:: Set task ::
Could you reproduce the material below word for word, starting at the line that contains "Is pointed slate" and ending at the line that contains "is nearest to", with both of those lines included?

:: Provided data ::
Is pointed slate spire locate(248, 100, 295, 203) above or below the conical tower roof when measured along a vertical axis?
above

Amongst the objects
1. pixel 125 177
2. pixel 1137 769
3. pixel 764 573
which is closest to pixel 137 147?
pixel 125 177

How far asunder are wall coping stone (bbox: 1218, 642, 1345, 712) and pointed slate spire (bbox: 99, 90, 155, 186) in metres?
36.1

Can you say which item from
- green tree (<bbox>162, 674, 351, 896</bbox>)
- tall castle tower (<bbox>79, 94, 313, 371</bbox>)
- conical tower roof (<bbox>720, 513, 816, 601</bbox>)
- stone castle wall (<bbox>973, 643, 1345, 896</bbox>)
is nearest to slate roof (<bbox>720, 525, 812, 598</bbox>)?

==

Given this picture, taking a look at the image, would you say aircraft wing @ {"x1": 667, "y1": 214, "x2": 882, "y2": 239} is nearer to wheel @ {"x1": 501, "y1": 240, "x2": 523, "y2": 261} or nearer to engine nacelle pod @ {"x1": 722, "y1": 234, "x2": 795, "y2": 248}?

:: Solution for this exercise ::
Is pointed slate spire locate(248, 100, 295, 203) above or below the conical tower roof when measured along a vertical axis?
above

Amongst the objects
1. pixel 125 177
2. pixel 1137 769
3. pixel 764 573
which is closest to pixel 137 147?
pixel 125 177

How far asunder are wall coping stone (bbox: 1218, 642, 1345, 712) and pointed slate spire (bbox: 99, 90, 155, 186) in metres?
36.1

Can you say which item from
- green tree (<bbox>162, 674, 351, 896</bbox>)
- tall castle tower (<bbox>79, 94, 313, 371</bbox>)
- conical tower roof (<bbox>720, 513, 816, 601</bbox>)
- stone castle wall (<bbox>973, 643, 1345, 896</bbox>)
is nearest to slate roof (<bbox>720, 525, 812, 598</bbox>)?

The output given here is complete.